For a drug to reach the circulatory system and perform its intended effect, it must successfully navigate a complex journey through the human body. This involves crossing several semi-permeable cell membranes and interacting with a variety of biochemical players, such as enzymes, efflux transporters, and metabolites. These interactions can alter the drug's structure and concentration, often reducing its ability to reach it's target, making the prediction of oral bio-availability a challenging but critical aspect of pharmaceutical development.
Predicting ADMET properties such as HOB is an area in drug development where AI can significantly impact, particularly through the use of advanced machine learning (ML) models like GWEN. The existing landscape of HOB prediction models, largely based on Quantitative Structure-Property Relationships (QSPR) and standard ML techniques, faces considerable challenges due to the complexity of the molecular space.
Apart from the crazy complicated system involved, another challenge in HOB prediction is the low availability and quality of training data.

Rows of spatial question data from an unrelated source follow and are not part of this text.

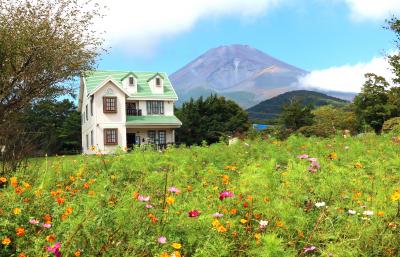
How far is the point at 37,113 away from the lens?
179ft

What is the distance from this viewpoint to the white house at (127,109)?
41.7m

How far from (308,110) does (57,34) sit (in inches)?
1589

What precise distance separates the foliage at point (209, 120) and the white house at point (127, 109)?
5.56 meters

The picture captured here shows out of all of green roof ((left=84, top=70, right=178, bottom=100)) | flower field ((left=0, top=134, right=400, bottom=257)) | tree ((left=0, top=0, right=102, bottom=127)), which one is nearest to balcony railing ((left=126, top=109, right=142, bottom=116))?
green roof ((left=84, top=70, right=178, bottom=100))

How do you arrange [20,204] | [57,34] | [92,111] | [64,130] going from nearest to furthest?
[20,204]
[57,34]
[92,111]
[64,130]

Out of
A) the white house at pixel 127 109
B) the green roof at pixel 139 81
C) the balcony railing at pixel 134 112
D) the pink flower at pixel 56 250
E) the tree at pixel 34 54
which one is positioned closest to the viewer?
the pink flower at pixel 56 250

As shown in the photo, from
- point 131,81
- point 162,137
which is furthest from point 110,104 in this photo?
point 162,137

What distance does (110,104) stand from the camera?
42.0m

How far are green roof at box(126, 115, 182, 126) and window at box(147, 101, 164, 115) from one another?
45 centimetres

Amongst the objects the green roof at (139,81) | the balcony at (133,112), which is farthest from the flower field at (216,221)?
the balcony at (133,112)

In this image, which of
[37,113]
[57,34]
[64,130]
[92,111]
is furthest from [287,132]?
[37,113]

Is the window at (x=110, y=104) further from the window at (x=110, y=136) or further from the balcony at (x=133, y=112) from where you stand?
the balcony at (x=133, y=112)

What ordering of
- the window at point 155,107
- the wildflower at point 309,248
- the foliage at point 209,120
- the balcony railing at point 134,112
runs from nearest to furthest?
the wildflower at point 309,248 < the balcony railing at point 134,112 < the window at point 155,107 < the foliage at point 209,120

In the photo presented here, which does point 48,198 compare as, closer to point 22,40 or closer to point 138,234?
point 138,234
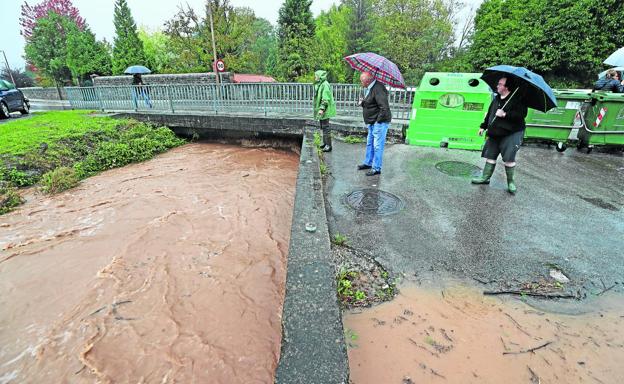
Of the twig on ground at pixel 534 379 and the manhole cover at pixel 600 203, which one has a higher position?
the manhole cover at pixel 600 203

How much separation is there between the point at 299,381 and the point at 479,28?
25511 millimetres

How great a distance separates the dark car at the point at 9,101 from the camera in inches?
533

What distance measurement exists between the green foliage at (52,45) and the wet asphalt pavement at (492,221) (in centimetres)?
2984

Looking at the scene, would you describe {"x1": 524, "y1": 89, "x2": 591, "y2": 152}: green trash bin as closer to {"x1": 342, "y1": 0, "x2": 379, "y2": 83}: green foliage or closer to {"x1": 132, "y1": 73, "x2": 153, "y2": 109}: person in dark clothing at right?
{"x1": 132, "y1": 73, "x2": 153, "y2": 109}: person in dark clothing at right

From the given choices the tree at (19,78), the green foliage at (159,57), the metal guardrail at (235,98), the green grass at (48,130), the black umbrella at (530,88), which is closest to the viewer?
the black umbrella at (530,88)

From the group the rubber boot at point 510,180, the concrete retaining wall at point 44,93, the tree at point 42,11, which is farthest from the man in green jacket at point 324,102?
the tree at point 42,11

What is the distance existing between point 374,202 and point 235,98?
26.7ft

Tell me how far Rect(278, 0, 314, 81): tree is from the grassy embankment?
56.3 feet

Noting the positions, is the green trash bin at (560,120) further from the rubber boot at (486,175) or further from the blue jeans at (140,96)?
the blue jeans at (140,96)

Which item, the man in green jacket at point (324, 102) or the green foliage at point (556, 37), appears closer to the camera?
the man in green jacket at point (324, 102)

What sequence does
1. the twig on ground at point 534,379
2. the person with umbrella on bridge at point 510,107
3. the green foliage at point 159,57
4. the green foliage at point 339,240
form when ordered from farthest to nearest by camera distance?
1. the green foliage at point 159,57
2. the person with umbrella on bridge at point 510,107
3. the green foliage at point 339,240
4. the twig on ground at point 534,379

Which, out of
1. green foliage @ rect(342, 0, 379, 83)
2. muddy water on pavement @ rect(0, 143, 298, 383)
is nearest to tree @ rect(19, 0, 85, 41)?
green foliage @ rect(342, 0, 379, 83)

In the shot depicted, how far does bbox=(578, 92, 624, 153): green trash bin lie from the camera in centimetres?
676

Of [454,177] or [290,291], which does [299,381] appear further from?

There are some promising works that have attempted to predict HOB, but work with limited public datasets. Sufficient diversity and quality of training data greatly determine the performance and generalization ability of ML models.
To explore the generalization ability of current solutions we gathered HOB labeled datasets from related works in literature. Our benchmarks include the work [KNIME] which has curated the currently largest publicly available HOB dataset with ~1400 molecules, as well as the works of [ICDrug] and [AdmetSAR]. These works utilize molecular fingerprints such as MACCS, Morgan and AtomParis and ML algorithms including random forest (RF), support vector machine (SVM) and k-nearest neighbors (kNN).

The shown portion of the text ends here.